This didn't happen in my last test run and all I did was change the module info computer plugin to inherit its version. So this is probably a threading issue. Maybe extracting this test from other TestBaseAllocator tests is causing them to run in parallel when they weren't before.

@davisusanibar
Copy link
Contributor

This failure is happening for somewhat complicated reasons: https://github.com/apache/arrow/actions/runs/6983421948/job/19004513065?pr=38876#step:6:2511

Before refactoring, the allocator used by this test would be the Netty module's DefaultAllocationManagerFactory since TestBaseAllocator lived in the Netty module. This one correctly returns a non-zero value when given a zero-allocation.

After refactoring, TestBaseAllocator lives in memory-core, and uses the dummy DefaultAllocationManagerFactory in memory-core's tests. This one however does return zero when given a zero-allocation. This might itself be a bug unrelated to the refactoring. This calls MemoryUtil.UNSAFE.allocateMemory(), which calls sun.misc.Unsafe.allocateMemory(), which is supposed to return a non-zero value.

I'm going to @ignore this test for now.

Should these allocation manager factorys return a non-zero address when the user asks for an empty allocation? I would assume so since C-allocators have this property.

@davisusanibar , did you see anything like this? @lidavidm @danepitkin , any thoughts around this?

Thanks for pushing this feature, James. I am observing changes. Does this problem persist?

@jduo
Copy link
Member Author

jduo commented Nov 27, 2023

This failure is happening for somewhat complicated reasons: https://github.com/apache/arrow/actions/runs/6983421948/job/19004513065?pr=38876#step:6:2511
Before refactoring, the allocator used by this test would be the Netty module's DefaultAllocationManagerFactory since TestBaseAllocator lived in the Netty module. This one correctly returns a non-zero value when given a zero-allocation.
After refactoring, TestBaseAllocator lives in memory-core, and uses the dummy DefaultAllocationManagerFactory in memory-core's tests. This one however does return zero when given a zero-allocation. This might itself be a bug unrelated to the refactoring. This calls MemoryUtil.UNSAFE.allocateMemory(), which calls sun.misc.Unsafe.allocateMemory(), which is supposed to return a non-zero value.
I'm going to @ignore this test for now.
Should these allocation manager factorys return a non-zero address when the user asks for an empty allocation?

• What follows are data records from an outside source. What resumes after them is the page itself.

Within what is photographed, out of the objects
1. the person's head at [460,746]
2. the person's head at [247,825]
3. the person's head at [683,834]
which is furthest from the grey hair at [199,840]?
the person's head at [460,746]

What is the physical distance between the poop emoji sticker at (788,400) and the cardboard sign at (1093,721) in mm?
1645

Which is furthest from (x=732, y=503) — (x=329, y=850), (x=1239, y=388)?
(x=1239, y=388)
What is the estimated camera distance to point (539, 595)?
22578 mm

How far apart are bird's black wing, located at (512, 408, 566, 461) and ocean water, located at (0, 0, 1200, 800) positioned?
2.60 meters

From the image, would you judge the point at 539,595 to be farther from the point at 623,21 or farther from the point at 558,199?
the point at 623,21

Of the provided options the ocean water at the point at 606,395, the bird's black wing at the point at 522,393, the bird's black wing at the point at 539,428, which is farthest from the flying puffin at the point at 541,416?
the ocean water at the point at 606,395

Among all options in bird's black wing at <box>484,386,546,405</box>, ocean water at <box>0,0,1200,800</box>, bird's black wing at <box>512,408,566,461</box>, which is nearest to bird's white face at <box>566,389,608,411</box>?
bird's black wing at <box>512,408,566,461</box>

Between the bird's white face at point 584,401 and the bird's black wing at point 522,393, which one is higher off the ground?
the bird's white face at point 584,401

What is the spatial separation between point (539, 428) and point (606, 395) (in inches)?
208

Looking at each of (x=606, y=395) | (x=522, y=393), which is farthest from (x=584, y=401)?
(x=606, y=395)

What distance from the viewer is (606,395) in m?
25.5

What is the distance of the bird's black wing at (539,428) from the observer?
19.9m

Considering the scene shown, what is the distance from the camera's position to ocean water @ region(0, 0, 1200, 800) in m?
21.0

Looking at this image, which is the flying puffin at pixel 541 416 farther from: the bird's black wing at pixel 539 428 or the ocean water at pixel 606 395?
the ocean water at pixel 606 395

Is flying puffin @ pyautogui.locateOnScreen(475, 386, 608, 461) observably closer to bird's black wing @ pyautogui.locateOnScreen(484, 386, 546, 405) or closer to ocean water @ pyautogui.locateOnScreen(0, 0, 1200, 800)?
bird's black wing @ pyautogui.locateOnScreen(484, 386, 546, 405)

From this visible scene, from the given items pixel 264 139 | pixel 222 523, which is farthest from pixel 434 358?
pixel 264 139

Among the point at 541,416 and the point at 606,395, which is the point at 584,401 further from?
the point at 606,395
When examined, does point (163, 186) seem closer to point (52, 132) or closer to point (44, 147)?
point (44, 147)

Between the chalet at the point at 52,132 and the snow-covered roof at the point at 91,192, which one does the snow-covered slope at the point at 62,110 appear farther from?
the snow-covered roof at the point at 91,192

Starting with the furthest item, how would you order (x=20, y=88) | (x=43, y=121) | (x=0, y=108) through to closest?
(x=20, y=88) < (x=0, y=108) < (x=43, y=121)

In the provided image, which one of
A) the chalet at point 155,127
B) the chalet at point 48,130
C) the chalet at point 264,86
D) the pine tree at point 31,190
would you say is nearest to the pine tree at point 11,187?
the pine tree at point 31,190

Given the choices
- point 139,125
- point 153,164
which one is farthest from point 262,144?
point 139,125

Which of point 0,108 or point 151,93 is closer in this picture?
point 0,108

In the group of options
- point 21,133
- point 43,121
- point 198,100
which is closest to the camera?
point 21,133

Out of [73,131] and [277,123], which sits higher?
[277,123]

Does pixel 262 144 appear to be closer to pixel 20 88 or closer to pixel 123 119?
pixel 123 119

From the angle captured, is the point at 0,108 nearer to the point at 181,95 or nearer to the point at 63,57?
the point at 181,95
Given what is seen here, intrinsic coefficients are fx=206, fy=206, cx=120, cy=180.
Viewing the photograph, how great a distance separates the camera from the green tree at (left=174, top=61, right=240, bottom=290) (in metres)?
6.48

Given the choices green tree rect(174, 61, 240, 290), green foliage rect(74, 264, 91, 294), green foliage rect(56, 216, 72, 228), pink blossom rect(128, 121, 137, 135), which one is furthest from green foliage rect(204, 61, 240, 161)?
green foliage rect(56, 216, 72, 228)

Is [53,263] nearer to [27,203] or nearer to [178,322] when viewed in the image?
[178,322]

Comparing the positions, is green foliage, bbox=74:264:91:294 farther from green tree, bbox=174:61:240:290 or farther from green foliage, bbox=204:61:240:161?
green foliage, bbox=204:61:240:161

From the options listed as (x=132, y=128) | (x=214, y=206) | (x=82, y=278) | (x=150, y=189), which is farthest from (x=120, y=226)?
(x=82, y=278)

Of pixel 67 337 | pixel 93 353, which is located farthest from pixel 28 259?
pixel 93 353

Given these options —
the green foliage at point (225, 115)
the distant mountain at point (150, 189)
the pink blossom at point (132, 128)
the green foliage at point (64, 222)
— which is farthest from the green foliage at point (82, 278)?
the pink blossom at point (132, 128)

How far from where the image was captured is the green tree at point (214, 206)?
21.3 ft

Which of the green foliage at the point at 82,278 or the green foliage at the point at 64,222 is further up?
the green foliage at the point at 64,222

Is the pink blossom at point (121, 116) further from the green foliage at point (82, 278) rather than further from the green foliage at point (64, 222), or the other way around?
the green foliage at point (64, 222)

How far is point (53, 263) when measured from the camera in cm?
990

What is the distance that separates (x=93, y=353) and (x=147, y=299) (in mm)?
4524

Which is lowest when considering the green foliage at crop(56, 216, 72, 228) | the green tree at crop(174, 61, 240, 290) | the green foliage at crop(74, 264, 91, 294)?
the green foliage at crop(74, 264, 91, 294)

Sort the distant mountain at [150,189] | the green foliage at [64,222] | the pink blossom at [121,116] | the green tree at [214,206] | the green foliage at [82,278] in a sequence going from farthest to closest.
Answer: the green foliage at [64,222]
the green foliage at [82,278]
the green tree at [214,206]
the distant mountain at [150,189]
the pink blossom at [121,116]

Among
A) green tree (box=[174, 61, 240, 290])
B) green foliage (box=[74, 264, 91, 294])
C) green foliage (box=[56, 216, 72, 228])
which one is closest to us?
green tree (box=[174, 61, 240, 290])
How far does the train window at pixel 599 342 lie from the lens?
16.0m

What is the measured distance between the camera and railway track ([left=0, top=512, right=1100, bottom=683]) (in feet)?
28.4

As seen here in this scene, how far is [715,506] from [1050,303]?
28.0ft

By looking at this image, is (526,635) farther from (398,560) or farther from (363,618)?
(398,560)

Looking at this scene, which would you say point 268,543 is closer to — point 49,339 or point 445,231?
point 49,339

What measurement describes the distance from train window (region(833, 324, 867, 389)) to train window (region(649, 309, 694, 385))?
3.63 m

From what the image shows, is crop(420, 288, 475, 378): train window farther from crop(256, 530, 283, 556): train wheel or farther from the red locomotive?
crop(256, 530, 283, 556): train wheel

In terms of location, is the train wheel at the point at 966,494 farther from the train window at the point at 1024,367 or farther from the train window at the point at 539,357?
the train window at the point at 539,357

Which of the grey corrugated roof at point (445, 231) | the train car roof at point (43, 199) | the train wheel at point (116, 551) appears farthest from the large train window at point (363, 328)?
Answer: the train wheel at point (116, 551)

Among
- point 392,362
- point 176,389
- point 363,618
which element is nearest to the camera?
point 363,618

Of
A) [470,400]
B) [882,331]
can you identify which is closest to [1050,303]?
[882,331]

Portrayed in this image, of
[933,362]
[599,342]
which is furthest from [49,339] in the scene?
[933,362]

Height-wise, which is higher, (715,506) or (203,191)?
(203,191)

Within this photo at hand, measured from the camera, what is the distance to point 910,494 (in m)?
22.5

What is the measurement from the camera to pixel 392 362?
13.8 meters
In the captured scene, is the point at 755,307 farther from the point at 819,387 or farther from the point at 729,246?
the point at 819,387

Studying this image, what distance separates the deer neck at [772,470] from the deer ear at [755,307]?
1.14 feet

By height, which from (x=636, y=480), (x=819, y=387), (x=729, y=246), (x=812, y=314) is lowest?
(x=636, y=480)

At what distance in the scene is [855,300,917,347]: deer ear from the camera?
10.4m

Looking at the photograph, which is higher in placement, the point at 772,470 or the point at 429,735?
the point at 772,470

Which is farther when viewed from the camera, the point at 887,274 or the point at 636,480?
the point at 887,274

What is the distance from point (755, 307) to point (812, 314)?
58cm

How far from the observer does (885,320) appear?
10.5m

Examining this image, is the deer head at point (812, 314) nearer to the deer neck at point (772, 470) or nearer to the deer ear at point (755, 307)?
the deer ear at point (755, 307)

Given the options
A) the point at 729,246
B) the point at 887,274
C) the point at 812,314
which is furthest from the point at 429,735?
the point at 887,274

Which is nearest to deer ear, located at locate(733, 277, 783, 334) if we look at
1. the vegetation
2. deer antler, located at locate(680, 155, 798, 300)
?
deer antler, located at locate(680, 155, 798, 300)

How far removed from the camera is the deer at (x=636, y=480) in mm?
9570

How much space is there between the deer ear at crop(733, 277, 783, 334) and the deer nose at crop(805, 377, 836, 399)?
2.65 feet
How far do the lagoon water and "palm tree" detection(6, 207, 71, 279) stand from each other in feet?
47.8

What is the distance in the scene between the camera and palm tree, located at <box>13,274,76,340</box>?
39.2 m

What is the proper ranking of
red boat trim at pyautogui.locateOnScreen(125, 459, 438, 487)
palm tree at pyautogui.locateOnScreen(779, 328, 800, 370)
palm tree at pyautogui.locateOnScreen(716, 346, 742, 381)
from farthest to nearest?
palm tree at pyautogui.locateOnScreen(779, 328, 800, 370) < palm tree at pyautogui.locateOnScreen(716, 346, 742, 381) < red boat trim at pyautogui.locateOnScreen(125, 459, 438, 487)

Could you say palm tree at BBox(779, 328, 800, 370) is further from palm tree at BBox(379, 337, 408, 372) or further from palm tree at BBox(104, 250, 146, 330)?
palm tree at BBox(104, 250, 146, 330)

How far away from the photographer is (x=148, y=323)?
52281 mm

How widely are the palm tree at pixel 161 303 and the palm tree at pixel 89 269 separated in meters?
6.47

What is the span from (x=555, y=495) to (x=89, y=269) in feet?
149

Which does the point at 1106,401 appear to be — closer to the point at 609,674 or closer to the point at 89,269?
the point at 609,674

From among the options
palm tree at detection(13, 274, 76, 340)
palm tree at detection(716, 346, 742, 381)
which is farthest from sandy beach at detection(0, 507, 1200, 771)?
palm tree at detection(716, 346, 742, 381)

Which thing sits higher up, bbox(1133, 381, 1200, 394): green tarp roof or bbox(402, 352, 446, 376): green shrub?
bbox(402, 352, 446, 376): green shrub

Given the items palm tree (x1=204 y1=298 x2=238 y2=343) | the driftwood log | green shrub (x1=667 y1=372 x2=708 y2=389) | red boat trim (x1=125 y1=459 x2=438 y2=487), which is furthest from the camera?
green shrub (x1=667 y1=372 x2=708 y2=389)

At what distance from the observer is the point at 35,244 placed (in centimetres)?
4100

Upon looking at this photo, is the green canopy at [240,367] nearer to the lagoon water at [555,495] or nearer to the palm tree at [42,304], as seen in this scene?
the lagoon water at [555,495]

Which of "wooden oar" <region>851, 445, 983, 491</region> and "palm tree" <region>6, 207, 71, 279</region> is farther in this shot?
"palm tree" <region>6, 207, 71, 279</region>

I would assume so since C-allocators have this property.
@davisusanibar , did you see anything like this? @lidavidm @danepitkin , any thoughts around this?

Thanks for pushing this feature, James. I am observing changes. Does this problem persist?

Yes this still happens. I have marked the test as ignored to get past it.
It's not clear if this is a new bug or if it is exposing a bug from the memory-core test version of DefaultAllocationManagerFactory.

@jduo
Copy link
Member Author

jduo commented Nov 28, 2023

I'm looking for some ideas on how to fix up a maven issue. I've rigged the general build configuration in the parent POM to continue to use JDK 8 and exclude module-info.java files. I've also shut off using the module path for dependencies.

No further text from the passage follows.